Post without Account — your post will be reviewed, and if appropriate, posted under Anonymous. You can also use this link to report any problems registering.

[RT 122962] Reusing PDF::API2 objects for different PDFs

  • 0 Replies
  • 555 Views
*

Offline Phil

  • Global Moderator
  • Sr. Member
  • *****
  • 364
    • View Profile
[RT 122962] Reusing PDF::API2 objects for different PDFs
« December 25, 2017, 03:05:16 PM »
 PhilterPaper commented on Sep 8

Subject: Reusing PDF::API2 objects for different PDFs

Date: Tue, 5 Sep 2017 12:55:47 +0100
From: Andrew Beverley <andy [...] andybev.com>

Firstly, thanks for a great module. I am using it to generate a PDF with many pages. Producing the whole PDF as one object in one go uses huge amounts of memory, so I now produce each page one-by-one and then concatenate them afterwards using CAM::PDF.

This works well, in that significantly less memory is used, but it is slow, as I am creating a new PDF::API2 object each time.

From the small amount of profiling I have done, a lot of time seems to be spent adding the TTF fonts. I wondered, is there some way to reuse the PDF::API2 object (or just the fonts) and create a fresh page each time?

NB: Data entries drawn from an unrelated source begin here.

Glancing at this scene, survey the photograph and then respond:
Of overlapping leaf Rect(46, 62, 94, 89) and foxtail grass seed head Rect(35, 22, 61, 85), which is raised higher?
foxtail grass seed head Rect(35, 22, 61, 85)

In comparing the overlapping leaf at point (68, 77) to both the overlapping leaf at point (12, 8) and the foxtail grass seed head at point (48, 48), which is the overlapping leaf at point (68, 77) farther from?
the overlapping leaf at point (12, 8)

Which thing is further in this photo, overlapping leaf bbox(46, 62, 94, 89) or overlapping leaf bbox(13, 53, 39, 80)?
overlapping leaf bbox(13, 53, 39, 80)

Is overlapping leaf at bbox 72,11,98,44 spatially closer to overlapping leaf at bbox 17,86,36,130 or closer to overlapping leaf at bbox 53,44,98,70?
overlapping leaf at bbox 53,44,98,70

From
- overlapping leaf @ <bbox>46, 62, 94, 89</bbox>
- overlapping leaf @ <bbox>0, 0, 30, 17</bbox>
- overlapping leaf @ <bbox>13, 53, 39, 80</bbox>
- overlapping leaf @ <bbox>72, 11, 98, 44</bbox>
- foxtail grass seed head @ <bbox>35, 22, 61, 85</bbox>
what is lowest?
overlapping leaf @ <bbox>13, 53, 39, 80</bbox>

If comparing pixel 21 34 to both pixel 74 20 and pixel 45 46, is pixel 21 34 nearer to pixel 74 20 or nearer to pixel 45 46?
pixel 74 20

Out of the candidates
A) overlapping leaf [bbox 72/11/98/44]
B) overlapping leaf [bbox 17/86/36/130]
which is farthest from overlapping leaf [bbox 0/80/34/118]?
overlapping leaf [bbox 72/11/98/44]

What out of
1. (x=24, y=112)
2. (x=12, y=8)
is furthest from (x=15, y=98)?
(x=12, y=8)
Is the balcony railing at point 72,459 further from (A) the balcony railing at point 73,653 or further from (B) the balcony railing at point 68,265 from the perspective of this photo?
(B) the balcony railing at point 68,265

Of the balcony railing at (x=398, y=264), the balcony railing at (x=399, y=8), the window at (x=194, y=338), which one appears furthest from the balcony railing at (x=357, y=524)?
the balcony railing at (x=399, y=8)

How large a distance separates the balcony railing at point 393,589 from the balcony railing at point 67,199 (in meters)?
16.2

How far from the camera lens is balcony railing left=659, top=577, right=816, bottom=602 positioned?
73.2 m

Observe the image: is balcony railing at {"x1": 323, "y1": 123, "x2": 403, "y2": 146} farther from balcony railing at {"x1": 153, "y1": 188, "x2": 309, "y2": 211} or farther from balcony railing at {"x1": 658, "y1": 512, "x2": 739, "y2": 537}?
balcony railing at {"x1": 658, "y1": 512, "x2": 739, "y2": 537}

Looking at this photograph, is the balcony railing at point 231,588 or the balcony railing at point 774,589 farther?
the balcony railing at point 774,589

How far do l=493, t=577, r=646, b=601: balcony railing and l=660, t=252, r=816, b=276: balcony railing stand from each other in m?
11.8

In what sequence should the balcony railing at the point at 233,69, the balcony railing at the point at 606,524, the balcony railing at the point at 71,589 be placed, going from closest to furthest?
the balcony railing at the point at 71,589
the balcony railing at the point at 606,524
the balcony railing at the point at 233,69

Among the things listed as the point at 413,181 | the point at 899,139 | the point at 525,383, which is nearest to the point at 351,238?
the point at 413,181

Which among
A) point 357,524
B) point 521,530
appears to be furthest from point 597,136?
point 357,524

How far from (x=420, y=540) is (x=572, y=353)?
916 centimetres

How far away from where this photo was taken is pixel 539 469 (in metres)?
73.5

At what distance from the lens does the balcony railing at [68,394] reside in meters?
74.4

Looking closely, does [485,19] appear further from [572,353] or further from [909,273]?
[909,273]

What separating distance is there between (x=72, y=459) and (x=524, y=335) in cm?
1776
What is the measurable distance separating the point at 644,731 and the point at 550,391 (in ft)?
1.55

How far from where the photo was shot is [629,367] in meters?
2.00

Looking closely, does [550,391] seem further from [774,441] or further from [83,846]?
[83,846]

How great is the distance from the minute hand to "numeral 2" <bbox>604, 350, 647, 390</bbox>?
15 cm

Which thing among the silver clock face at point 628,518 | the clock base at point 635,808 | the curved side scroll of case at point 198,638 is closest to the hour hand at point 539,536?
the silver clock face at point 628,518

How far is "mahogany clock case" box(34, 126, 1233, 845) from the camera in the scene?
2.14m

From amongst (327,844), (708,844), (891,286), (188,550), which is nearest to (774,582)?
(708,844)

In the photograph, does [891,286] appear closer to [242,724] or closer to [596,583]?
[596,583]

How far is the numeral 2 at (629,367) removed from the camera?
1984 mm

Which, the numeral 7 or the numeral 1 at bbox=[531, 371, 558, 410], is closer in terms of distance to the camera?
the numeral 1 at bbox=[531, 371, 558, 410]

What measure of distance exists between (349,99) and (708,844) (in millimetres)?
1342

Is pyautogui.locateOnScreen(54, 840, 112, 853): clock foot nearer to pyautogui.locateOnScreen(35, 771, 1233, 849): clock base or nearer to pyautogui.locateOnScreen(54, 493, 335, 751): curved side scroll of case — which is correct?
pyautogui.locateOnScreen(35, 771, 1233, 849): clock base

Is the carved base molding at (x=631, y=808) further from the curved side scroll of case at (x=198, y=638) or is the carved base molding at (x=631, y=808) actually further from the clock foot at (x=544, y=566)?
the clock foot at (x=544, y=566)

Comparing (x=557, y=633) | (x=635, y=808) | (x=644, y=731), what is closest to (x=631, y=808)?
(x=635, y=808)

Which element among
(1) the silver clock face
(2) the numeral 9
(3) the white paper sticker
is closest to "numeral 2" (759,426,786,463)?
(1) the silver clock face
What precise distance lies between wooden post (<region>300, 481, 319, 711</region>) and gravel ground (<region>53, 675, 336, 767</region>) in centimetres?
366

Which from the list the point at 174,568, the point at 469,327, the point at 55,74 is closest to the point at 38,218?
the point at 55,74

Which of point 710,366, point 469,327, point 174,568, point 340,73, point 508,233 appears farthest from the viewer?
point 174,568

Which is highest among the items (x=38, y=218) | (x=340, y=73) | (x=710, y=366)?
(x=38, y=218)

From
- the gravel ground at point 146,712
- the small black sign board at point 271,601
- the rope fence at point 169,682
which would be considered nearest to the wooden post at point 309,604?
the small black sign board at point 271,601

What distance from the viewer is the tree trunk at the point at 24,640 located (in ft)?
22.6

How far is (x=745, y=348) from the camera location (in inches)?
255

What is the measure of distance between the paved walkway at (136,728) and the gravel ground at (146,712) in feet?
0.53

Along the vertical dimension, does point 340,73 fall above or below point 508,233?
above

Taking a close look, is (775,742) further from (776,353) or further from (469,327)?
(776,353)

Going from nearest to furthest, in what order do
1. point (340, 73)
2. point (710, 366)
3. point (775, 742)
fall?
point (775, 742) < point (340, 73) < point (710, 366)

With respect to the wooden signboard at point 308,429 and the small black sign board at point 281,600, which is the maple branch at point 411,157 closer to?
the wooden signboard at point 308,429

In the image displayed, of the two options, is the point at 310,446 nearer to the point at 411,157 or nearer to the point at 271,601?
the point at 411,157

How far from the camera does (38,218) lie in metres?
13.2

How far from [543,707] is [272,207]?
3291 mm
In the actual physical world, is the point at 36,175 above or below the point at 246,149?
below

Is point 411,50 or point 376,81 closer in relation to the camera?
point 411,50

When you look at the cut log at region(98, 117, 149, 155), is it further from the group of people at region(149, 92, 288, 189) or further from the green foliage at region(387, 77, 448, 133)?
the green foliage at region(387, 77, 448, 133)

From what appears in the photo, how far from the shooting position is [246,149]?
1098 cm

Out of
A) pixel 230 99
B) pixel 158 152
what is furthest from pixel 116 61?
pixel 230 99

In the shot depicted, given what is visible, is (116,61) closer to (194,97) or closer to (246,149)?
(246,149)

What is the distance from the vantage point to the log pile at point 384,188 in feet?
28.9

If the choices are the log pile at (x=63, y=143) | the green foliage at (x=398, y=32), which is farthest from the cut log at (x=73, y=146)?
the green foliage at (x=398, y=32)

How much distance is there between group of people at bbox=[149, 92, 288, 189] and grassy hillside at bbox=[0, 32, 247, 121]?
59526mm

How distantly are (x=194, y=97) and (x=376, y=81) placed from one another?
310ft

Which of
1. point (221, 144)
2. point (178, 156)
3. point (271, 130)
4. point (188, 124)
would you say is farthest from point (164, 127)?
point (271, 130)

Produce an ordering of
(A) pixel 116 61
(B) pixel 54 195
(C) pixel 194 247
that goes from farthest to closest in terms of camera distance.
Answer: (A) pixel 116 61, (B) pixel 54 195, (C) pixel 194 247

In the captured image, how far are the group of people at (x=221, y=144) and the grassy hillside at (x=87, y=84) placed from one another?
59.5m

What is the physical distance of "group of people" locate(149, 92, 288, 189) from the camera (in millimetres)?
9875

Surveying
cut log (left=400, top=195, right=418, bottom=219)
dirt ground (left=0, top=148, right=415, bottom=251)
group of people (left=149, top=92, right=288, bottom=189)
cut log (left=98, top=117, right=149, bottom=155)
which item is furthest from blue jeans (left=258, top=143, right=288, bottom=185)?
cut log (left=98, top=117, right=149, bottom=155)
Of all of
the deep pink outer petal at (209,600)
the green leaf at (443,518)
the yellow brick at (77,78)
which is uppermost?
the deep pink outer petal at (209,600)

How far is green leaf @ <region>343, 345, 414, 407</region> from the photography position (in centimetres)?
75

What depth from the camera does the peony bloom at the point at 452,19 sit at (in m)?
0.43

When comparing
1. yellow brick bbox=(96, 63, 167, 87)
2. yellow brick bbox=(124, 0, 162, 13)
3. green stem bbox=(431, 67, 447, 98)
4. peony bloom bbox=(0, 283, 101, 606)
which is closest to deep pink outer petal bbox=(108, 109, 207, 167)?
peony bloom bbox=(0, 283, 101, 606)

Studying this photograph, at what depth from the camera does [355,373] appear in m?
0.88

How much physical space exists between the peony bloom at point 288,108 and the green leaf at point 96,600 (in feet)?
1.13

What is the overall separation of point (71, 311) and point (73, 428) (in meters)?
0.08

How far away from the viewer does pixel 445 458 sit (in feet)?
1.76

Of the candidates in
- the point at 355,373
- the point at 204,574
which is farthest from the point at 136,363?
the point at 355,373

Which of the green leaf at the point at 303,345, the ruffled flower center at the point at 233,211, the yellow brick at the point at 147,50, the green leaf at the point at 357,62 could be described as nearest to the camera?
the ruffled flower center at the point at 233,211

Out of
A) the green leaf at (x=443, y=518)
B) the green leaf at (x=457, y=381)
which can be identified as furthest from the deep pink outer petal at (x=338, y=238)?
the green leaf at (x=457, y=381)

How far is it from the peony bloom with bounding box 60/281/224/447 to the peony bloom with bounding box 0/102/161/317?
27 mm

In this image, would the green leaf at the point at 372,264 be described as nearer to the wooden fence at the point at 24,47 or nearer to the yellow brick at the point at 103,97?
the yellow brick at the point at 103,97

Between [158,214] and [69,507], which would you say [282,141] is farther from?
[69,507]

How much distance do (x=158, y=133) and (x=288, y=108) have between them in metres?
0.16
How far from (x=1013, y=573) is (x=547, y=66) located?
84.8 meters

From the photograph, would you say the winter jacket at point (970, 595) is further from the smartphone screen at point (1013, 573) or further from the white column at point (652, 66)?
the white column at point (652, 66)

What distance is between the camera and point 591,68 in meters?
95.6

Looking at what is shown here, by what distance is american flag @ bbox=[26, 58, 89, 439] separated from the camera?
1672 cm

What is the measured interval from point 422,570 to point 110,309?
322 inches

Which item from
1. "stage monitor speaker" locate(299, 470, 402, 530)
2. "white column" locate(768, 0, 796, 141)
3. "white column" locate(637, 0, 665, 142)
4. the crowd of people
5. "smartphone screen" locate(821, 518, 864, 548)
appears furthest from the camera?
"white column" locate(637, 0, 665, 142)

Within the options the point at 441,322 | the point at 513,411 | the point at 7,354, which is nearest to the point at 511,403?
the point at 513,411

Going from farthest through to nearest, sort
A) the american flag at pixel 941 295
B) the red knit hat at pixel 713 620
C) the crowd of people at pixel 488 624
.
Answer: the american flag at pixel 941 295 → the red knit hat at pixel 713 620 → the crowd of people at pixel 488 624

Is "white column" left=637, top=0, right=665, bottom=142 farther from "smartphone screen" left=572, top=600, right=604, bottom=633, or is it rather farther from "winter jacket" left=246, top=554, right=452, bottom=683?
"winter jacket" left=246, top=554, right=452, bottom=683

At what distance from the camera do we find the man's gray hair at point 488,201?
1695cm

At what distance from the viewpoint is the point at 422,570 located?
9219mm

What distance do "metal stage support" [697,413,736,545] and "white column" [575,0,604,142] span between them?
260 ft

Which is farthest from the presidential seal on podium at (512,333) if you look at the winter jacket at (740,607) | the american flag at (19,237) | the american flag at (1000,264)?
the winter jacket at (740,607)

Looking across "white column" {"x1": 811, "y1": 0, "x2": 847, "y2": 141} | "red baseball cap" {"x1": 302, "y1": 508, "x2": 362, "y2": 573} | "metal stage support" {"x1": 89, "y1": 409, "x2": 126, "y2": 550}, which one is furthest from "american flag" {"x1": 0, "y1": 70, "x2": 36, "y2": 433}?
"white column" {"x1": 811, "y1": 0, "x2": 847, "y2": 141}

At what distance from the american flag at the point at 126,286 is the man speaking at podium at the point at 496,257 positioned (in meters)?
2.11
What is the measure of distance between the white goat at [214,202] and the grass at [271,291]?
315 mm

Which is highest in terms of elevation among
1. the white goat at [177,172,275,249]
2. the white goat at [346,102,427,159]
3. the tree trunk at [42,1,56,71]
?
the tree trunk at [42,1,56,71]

I have tried various hacks (I won't detail them all here), such as reusing the ttfont object in multiple PDFs, deleting the pages from the object, and so on, but I couldn't get any to work.

Do you have any suggestions please? If you do, and it involves some coding, I would be happy to investigate providing a patch.

Thanks,
Andy

 PhilterPaper commented on Sep 8

on Tue Sep 05 20:01:42 2017 steve [...] deefs.net - Correspondence added

There are probably some ways to speed up that operation, but depending on what kind of coding you're up for trying, it might be possible to solve your original problem instead.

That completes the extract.